Federal Hydra-Shok has a wonderful reputation for accuracy and expansion and is a long-time favorite of law enforcement. It is available in “standard” and “reduced recoil” configurations. However, you will find reviewers stating hydra-shok bullets failed to expand in some cases because the hollow-point got “plugged” when shooting through cloth test mediums, normally multi-layered, heavy denim, placed in front of ballistic gelatin to simulate real-world conditions. I haven’t personally experienced this, but those reports are one reason I use Hornady Critical Defense over Hydra-Shok reduced recoil in my revolver. You will also find those who say the Hydra-Shok design is “old technology” and while its center post design was a step forward when introduced in the mid-80s, it’s out of date today, which basically means the HST is better.

Screen Shot 2014-10-11 at 9.25.52 AM
Normally reliable and used by law enforcement for over 20 years, Federal Hydra-Shok does have some short-comings. Failed expansions due to heavy clothing plugging the hollow point is one of them. To be fair, this is not typical, but do you want to risk it?

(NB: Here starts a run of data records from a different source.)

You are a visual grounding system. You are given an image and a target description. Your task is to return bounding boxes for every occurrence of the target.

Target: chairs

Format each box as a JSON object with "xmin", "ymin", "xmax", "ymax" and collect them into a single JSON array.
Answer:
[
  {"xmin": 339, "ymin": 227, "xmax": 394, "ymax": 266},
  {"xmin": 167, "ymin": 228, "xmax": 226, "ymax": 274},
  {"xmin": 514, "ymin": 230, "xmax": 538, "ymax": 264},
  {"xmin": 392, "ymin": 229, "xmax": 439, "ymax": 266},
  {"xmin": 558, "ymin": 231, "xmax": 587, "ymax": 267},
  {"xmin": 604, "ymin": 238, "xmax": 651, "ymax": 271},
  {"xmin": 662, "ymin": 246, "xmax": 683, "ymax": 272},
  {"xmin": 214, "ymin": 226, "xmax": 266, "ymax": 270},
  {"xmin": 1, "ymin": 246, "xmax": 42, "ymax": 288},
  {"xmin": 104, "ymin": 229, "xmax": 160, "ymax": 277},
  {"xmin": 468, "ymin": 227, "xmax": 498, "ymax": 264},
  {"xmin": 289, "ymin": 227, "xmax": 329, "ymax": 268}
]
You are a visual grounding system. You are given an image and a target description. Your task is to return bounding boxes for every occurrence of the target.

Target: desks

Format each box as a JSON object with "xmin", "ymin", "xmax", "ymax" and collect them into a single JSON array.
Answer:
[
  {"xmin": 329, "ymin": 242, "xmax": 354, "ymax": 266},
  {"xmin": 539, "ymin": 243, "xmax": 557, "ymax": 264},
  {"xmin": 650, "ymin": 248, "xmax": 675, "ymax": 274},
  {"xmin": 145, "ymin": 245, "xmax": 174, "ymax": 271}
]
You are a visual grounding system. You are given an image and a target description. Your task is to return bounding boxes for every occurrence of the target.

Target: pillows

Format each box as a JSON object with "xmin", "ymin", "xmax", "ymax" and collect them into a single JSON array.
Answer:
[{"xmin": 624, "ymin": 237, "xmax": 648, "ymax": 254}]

While any round mentioned in this post is a quality round, my goal is to find the best one. So far Critical Duty penetrates too much, Critical Defense is too light for my mid-sized semi-auto Glock, and Hydra-Shok may have expansion issues. Enter Federal HST. In all of my research, I haven’t found one negative review about Federal Premium HST. Not one. That might change when the next new and improved hollow-point comes out, but until then HST is regarded by many others as the best. Let’s take a deeper look as to why.

Screen Shot 2014-10-11 at 9.27.32 AM
Fully expanded Federal HST on the left and Hydra-Shok on the right. Both expand
well, but the HST expands to a greater diameter while also penetrating deeper.

As you’ve seen in previous pictures, Federal HST’s expansion is unmatched. Also, HST’s “petals” are razor-like while other bullets have smoother, mushroom-like characteristics. Pistol bullets don’t create that shockwave of rifle bullets traveling at much higher velocities. Because of that, pistol bullets only damage tissue they touch while much faster rifle bullets can damage surrounding tissue inches away without even touching it. A larger wound channel is one key to a pistol bullet’s performance, and the sharp petals are more likely to cut tissue than rounded mushroom shapes.

How does the HST offer both greater expansion and penetration? The petals created by an expanded HST bullet actually have a slightly smaller frontal area compared to its Hydra-Shok cousin. Assuming two bullets weigh the same and have the same velocity, a smaller frontal area will result in greater penetration.

At approximately $25 for 20 rounds of Federal HST, my first trip to the range was with some trepidation. What if my investment didn’t work as planned? What if my Glock 30SF wouldn’t feed it reliably? I would be out of a considerable amount of money. Fortunately, Federal HST fed as well as FMJ ammo in my Glock. I loaded several mags with nothing but HST and even mixed it in randomly with FMJ rounds, and my Glock ate it up every time. Needless to say, I am confidently carrying HST rounds in my G30SF now.

Hopefully I’ll never need to use my Glock in a personal defense situation, but if I do, I’m convinced I have the best ammunition available in my pistol with Federal HST.